Data center: il reattore nucleare USA fa un passo decisivo verso il debutto
Sempre più spesso il connubio tra data center e reattori nucleari emerge nei progetti e in nuove ricerche, questo perché la richiesta energetica di queste nuove strutture di calcolo si sta facendo così elevata da spingere tutte le realtà impegnate alla ricerca di soluzioni a lungo termine.
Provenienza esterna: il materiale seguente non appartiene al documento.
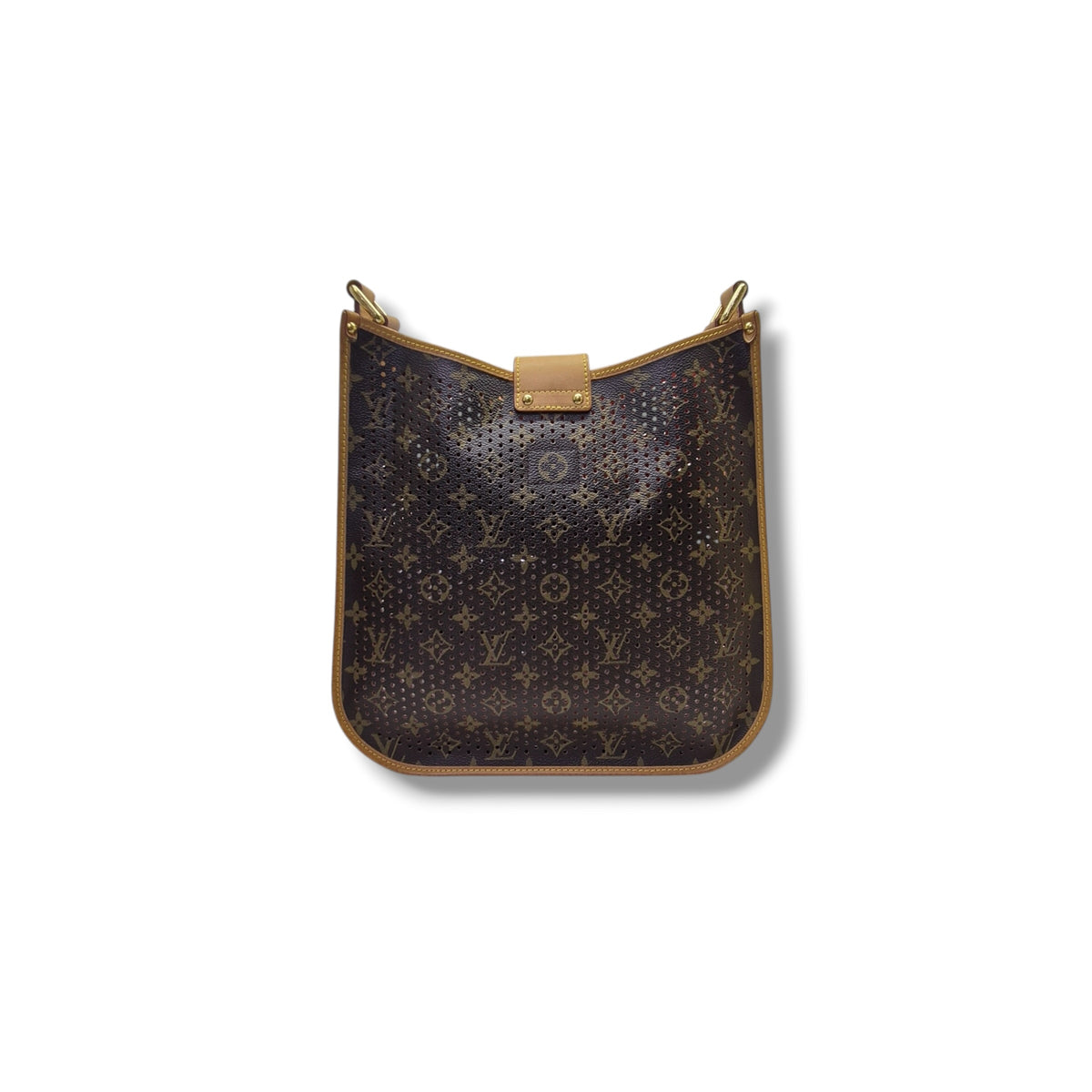 Louis Vuitton Musette Perforated Monogram Ghw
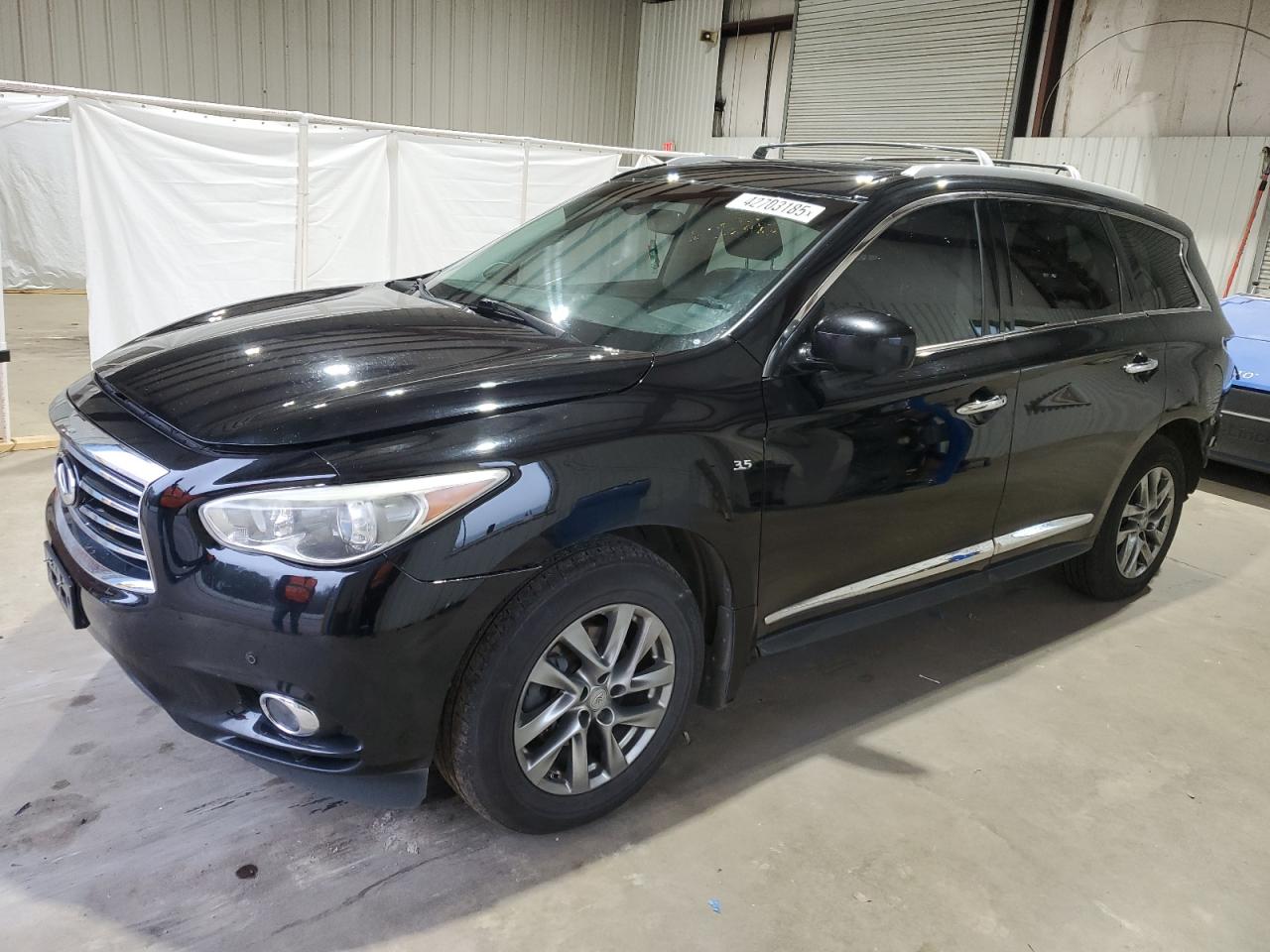 INFINITI QX60 2015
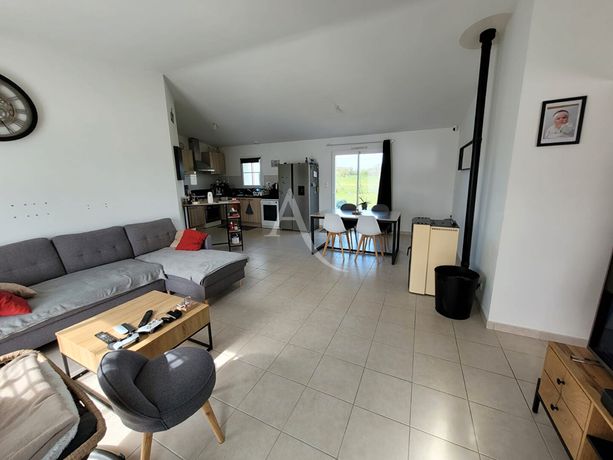 Maison 3 pièces 71 m²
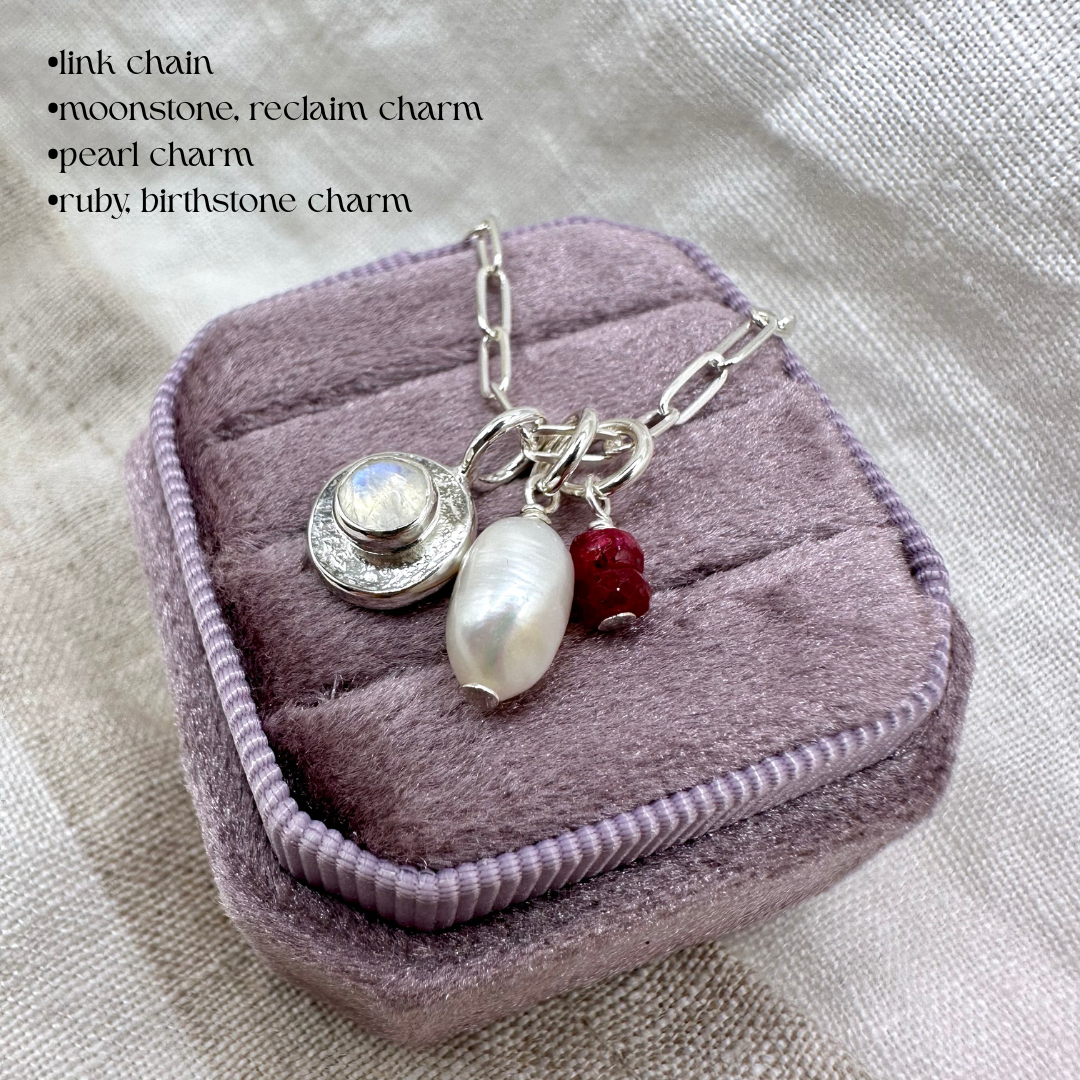 Pearl Charm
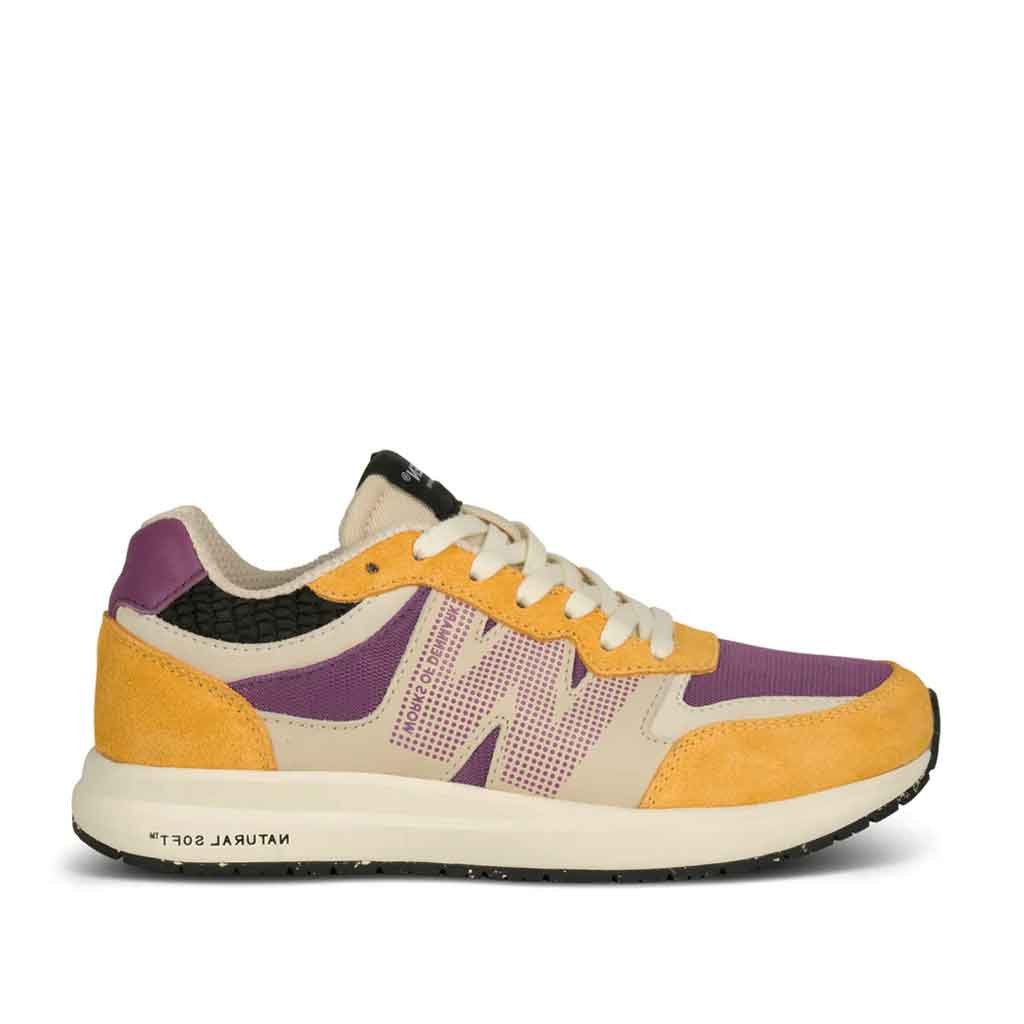 Rigmor Sneaker - Purple Multi - re - souL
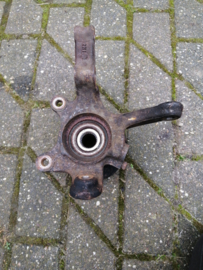 Spindle-knuckle, right-hand Nissan Almera N16. ABS 40014-4M400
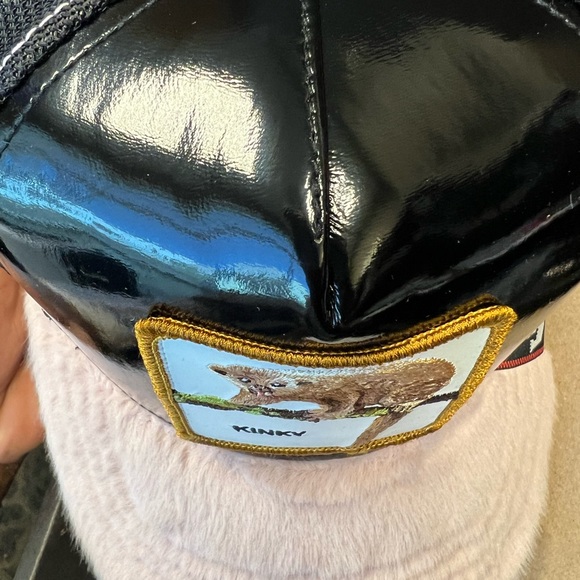 Goorin Farms Limited Edition - HONEY BEAR - KINKY - Picture 8 of 8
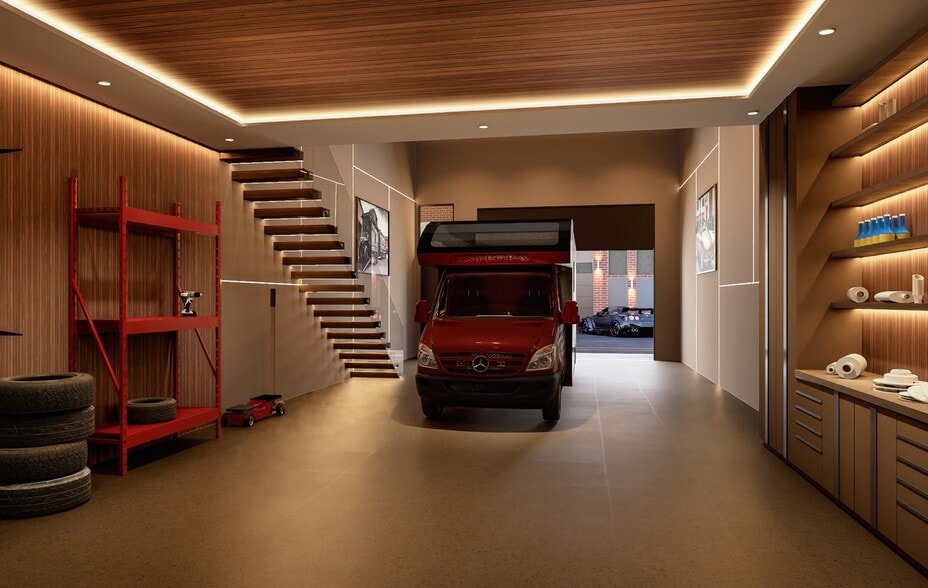 More Photos Of 20717 Westheimer Pky, Katy Self Storage For Sale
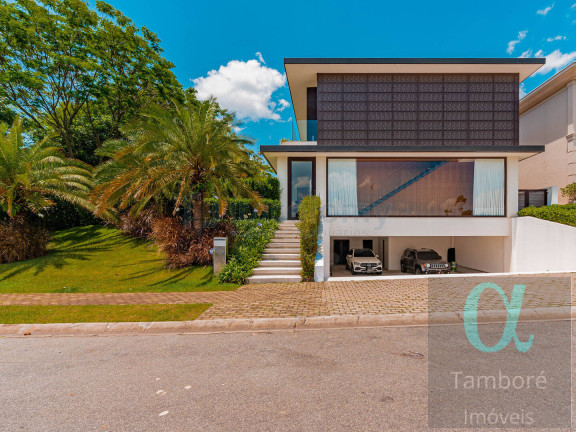 Imagem Casa com 5 Quartos à Venda, 734 m² em Tamboré - Santana De Parnaíba Imagem Casa com 5 Quartos à Venda, 734 m² em Tamboré - Santana De Parnaíba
Abbiamo visto nascere molti progetti di questo genere, e tra le realtà maggiormente impegnate oltreoceano che Aalo Atomics. L'azienda ha annunciato che il proprio reattore sperimentale Aalo-X ha raggiunto la criticità presso l'Idaho National Laboratory. Questo è il traguardo fondamentale che bisogna raggiungere nello sviluppo di una simile tecnologia, ma che significa concretamente? Per un reattore nucleare, raggiungere la criticità significa innescare una reazione a catena tale che il numero di neutroni prodotti dalla fissione rimane costante nel tempo, ciò significa che la reazione può auto-sostenersi in modo stabile. Non servendo più il supporto di una sorgente esterna di neutroni, il passo verso l'utilizzo in condizioni reale è sempre più vicino.
Secondo l'azienda, il reattore da 10 MW elettrici utilizza gli stessi componenti principali del nocciolo che saranno impiegati nelle future versioni commerciali, pertanto molto presto potrebbe prendere vita il sistema chiamato Aalo Pod, ovvero una soluzione modulare destinata a fornire energia continua ai data center. Naturalmente, servirà il via libera della Nuclear Regulatory Commission.